Composting Paper

composting paper

When creating a compost pile we all know that we can add in all the organic materials we can lay our hands on including the waste foods and scraps from the kitchen.

However, the big question that seems to come up constantly is whether or not it is safe composting paper.

Depending on the paper, you can compost certain papers and they can become a very important part of your compost pile.

The “Write” Stuff

One of the biggest considerations when composting paper is deciding what kind of paper you can compost and which ones you need to send off to be recycled.

The biggest question about the different papers is about the inks that are used to for printing.

For many years all inks contained a variety of metals and chemicals that are known to be less than healthy.

While modern inks are somewhat healthier than this, there are still some papers that you should not compost.

This includes all the shiny circulars and advertisements that come stuffed into your daily papers, those used as labels on your canned goods as the chemical and metal contents are likely to still be somewhat higher than you want in your compost.

For centuries the inks used for printing on a large scale used petroleum based binders and pigments that were often made using heavy metals such as lead.

Today much of the industry is switching over to inks that are soy and vegetable based, but even these may still have petroleum bases.

Heavy metals such as copper and zinc are still used in pigments in much smaller amounts and have been deemed as safe for use in garden compost.

The Benefits of Adding Paper to Your Compost

Despite the concerns over the inks used to print on paper, there are still benefits to adding shredded newspaper, paper towels, thin cardboard and many other forms of paper products to your compost pile.

One benefit of composting paper products , is that it will absorb much of the free water in your compost which will help to keep the formation of mold from occurring and causing unpleasant odors.

If you are adding grass clippings and other greens that are high in nitrogen, adding shredded paper will add a good source of carbon which is vital to the composting process.

Since paper is a plant based product, adding it to your compost will be returning it to the soil and in turn adding vital nutrients into what can be seriously depleted soils.

Prepping Your Papers

pizza box

Composting paper is a relatively easy task; however, you can’t simply throw big wads of paper into your compost pile and expect it to decompose properly.
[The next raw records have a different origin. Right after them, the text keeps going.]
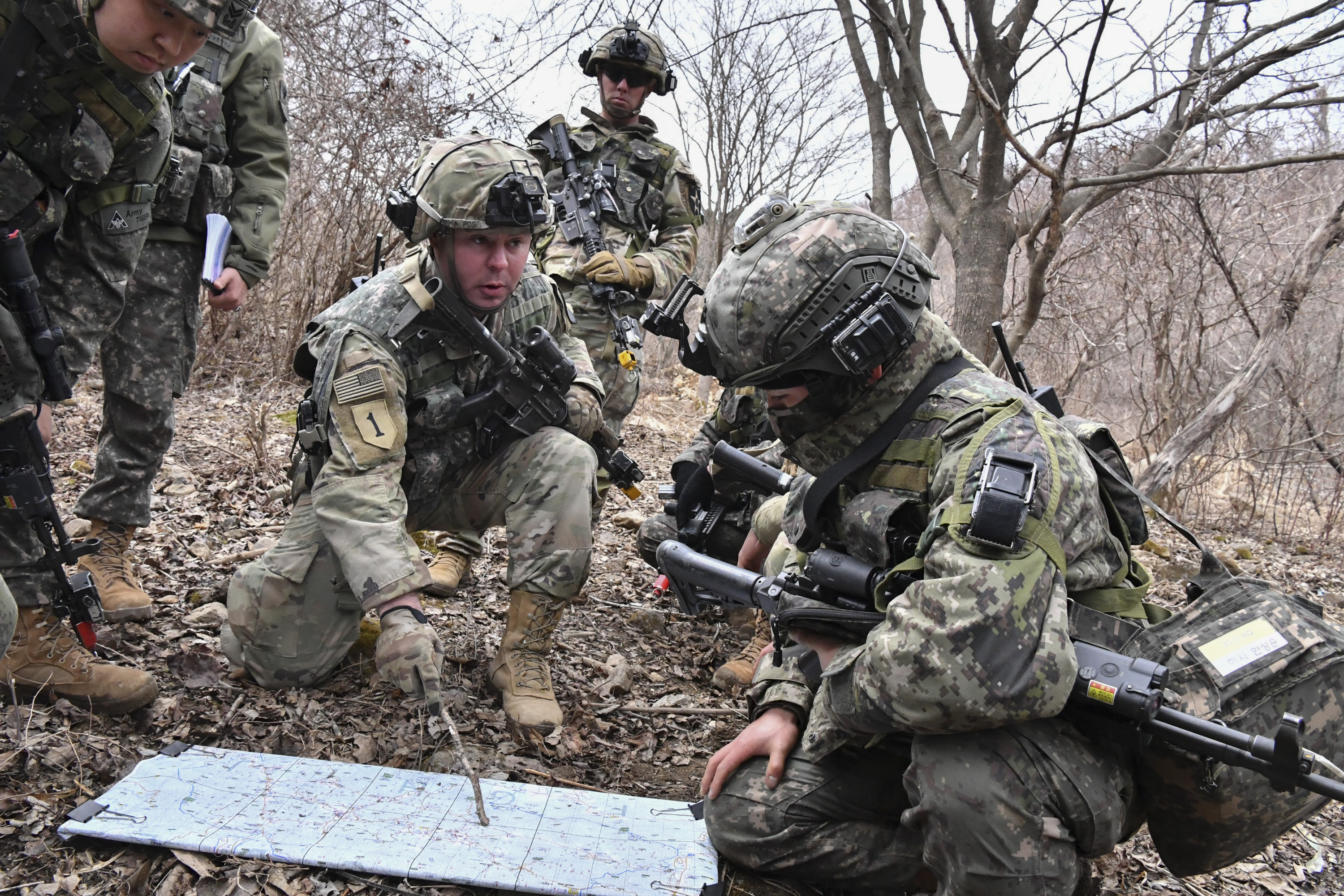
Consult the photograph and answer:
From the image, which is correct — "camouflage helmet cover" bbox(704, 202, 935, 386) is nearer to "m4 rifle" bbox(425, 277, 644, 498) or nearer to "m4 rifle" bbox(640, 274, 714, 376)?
"m4 rifle" bbox(640, 274, 714, 376)

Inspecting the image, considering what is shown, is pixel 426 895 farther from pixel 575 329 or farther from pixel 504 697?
pixel 575 329

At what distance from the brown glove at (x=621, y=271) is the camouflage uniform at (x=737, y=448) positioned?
1.11 m

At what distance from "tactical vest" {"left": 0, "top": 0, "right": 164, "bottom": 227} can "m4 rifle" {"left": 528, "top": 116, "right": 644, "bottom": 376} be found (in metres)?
2.61

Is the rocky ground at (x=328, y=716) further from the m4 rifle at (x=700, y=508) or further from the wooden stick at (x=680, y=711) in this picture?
the m4 rifle at (x=700, y=508)

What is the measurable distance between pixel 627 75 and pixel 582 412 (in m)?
2.61

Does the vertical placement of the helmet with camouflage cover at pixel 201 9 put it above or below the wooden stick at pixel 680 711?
above

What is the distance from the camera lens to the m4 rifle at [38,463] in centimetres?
266

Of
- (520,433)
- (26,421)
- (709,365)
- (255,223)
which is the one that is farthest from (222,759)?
(255,223)

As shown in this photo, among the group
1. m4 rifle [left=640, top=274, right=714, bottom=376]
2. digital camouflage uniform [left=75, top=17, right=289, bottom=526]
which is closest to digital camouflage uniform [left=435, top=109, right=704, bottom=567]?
m4 rifle [left=640, top=274, right=714, bottom=376]

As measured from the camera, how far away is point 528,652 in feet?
10.6

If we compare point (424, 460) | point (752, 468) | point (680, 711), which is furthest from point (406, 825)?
point (752, 468)

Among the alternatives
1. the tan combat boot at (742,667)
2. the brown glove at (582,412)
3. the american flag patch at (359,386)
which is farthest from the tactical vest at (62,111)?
the tan combat boot at (742,667)

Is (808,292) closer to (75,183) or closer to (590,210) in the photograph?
(75,183)

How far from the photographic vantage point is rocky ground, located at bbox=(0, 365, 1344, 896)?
225cm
In order for the paper to compost properly it needs to be shredded or at least be reasonably small, for example I wouldn’t bother tearing a paper towel but a piece of A4 I might roughly rip up into a few pieces.A

A cheap paper shredder to shred your personal documents, is really useful. I wait until I have a bunch of papers to be shredded and do a them all at one time.

The alternative if you have younger children at home, is to let them go to town shredding the paper for you. They will think you are a bit mad but not only does all of your paper get torn into tiny shreds, this will keep your kids happy for hours.

Add the paper to your compost pile in layers, just as you would any other brown waste such as dead leaves and so forth in between the greens.

Add a little water to keep things moist and turn to keep everything evenly distributed.

Within a few months, you will have wonderfully rich compost that you can use anywhere in your garden.


  1. Another great post. What about the effects of chlorine from the bleached paper on the compost mulch?

    • Compost King says:

      Hi Jayne
      I believe that the chlorine or hydrogen peroxide used in bleaching is eliminated with the wood pulp during the processing , hence not causing a problem for composting.

      • Just 1 question. Do you use white coffee filters? Have you ever refused coffee or tea that had “white paper”?
        Just thought I would ask the question.

        • No I haven’t. I am mainly a tea drinker. However I am guessing that you are referring about the paper being bleached. The same applies to tea bags as coffee filters and I do sometimes buy a brand that uses unbleached bags.

          • You are correct, I also said Tea in white paper. I try and repurpose everything before throwing it away. Which brings me to plastic and the shopping bags, evil stuff.

  2. I like the idea of composting paper to reduce the smell of the compost. This will help if your heap is down the back but is also near where your neighbor sits along his fence! They would be grateful…

  3. You know I never even thought of composting paper. I always thought it had to be organic stuff like food scraps or grass clippings to be composted. Interesting…

  4. G’day Jenny,
    I have a mate who not only composts paper for his vegie garden, but cardboard and even PIZZA boxes. In our humid climate [ gold Coast Hinterland ] everything breaks down easily – even me on a hot day.

  5. David Torrisi says:

    Composting paper is an effective use for what many consider to be rubbish. However, due to the nature of the wood pulping industry and damage created world wide from deforrestation, I personally believe it makes more sense to recycle all paper that is approved for collection. Compost or mulch using unrecyclable paper, such as those not approved for collection by your local recycling authority or documents with personal details or private comments on them ie. private letters, bank statements, bills etc.

  6. I live in Phoenix Arizona. I have to add water to our compost bin to keep it moist enough to decompose. I read that newspaper will help absorb the moisture. Therefore I should not add paper to my compose bin?

    • You could certainly still add paper to your compost bin but as you mentioned you would need to watch the moisture levels particularly in summer. Using shredded paper and mixing with damp lawn clippings would help with the moisture content. In the cooler months it would be fine.